◆ WHAT TO PRODUCE
Render the stretch of the listing from the line containing "Which would be" through the end as a two-column CSV with the columns text and answer, giving each text-and-answer pair its own row. Put each value in one quoted field, and replace any line breaks with spaces.

[Data listing]

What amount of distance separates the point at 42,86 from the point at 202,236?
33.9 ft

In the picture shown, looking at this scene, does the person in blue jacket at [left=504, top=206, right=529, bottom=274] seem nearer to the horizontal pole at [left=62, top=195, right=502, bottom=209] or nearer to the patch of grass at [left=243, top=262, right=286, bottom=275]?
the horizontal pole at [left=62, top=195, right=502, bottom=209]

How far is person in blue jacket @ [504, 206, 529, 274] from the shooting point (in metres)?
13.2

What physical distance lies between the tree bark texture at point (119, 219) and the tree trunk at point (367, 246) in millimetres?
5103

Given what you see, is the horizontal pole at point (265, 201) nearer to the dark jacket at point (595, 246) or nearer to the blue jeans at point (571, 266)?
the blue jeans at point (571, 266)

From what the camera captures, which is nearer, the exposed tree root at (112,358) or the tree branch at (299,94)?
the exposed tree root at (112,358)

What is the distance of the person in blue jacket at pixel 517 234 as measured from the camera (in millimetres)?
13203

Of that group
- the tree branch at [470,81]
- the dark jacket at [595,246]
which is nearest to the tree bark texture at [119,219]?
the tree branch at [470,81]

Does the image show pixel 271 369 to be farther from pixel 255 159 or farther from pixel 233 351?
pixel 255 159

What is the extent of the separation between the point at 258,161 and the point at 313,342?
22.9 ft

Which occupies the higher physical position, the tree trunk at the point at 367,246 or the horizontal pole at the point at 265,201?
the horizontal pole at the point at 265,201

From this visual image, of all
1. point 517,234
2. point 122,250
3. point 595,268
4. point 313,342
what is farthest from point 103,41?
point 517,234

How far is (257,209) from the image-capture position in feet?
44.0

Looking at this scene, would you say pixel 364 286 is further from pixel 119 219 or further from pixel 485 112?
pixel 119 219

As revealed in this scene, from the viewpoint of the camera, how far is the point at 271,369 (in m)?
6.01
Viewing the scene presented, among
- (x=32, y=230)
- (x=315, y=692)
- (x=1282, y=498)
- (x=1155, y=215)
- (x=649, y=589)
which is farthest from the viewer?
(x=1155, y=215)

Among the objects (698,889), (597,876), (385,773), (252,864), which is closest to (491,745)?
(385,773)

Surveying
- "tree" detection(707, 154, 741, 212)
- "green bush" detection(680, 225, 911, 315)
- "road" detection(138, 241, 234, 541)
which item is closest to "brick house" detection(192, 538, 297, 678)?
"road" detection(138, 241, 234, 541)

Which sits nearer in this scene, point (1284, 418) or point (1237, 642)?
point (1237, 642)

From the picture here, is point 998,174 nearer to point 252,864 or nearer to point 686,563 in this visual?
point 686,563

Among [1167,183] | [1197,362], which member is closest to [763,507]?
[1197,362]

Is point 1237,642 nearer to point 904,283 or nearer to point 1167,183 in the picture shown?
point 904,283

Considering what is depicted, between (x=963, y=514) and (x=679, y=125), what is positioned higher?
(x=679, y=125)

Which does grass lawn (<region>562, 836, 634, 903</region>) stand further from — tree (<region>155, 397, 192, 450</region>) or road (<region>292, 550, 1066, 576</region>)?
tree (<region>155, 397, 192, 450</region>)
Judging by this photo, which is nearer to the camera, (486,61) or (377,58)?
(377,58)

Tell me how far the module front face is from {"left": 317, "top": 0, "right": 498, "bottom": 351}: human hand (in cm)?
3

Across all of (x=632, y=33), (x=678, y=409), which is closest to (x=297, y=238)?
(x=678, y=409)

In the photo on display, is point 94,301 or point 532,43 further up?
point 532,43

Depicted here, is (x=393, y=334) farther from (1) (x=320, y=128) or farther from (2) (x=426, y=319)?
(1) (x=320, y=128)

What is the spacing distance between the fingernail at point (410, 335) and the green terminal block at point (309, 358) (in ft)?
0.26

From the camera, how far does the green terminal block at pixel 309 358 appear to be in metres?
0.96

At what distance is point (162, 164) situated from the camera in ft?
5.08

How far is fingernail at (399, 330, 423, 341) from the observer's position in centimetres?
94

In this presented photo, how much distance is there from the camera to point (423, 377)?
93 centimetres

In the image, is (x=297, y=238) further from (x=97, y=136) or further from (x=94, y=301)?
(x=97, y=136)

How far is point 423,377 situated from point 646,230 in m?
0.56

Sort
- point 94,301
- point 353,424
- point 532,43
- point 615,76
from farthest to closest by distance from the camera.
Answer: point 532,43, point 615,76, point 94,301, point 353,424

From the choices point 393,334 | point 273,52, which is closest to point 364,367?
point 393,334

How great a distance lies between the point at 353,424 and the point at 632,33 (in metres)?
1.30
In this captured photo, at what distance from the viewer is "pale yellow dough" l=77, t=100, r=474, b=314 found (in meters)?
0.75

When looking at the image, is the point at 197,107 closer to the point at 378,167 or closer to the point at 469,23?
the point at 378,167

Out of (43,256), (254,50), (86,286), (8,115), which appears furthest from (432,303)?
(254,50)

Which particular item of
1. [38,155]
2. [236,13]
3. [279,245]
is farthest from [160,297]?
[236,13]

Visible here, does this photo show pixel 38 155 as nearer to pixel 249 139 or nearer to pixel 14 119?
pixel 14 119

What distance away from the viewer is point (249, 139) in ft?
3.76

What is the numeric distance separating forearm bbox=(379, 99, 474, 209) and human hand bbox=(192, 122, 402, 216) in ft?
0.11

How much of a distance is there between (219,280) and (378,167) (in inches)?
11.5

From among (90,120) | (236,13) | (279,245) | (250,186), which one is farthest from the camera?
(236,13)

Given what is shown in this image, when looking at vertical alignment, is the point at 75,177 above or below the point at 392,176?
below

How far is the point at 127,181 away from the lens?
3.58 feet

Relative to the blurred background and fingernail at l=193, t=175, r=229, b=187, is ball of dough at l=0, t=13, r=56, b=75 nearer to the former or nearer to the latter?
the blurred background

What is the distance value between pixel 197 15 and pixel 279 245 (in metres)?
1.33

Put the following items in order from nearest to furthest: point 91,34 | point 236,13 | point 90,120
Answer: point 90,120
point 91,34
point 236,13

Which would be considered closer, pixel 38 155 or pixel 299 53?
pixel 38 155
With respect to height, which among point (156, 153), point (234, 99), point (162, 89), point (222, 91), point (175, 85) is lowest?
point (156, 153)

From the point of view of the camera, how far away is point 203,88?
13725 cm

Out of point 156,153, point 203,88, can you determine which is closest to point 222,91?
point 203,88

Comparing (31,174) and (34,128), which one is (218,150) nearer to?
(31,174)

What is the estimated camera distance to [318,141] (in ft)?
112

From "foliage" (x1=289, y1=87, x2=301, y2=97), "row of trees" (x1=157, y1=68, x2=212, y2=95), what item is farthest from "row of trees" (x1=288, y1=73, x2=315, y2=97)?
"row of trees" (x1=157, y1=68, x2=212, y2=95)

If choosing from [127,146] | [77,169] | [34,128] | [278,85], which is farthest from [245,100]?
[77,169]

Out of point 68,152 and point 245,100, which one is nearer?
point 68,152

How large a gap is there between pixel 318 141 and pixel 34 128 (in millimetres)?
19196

◆ SOLUTION TO THIS EXERCISE
text,answer
"Which would be considered closer, pixel 38 155 or pixel 299 53?","pixel 38 155"
"With respect to height, which among point (156, 153), point (234, 99), point (162, 89), point (222, 91), point (175, 85) is lowest?","point (156, 153)"
"From the point of view of the camera, how far away is point 203,88?","13725 cm"
"Out of point 156,153, point 203,88, can you determine which is closest to point 222,91?","point 203,88"
"Comparing (31,174) and (34,128), which one is (218,150) nearer to?","(31,174)"
"What is the estimated camera distance to [318,141] (in ft)?","112"
"From ""foliage"" (x1=289, y1=87, x2=301, y2=97), ""row of trees"" (x1=157, y1=68, x2=212, y2=95), what item is farthest from ""row of trees"" (x1=288, y1=73, x2=315, y2=97)?","""row of trees"" (x1=157, y1=68, x2=212, y2=95)"
"If choosing from [127,146] | [77,169] | [34,128] | [278,85], which is farthest from [245,100]?","[77,169]"
"Out of point 68,152 and point 245,100, which one is nearer?","point 68,152"
"How large a gap is there between pixel 318 141 and pixel 34 128 (in millimetres)?","19196"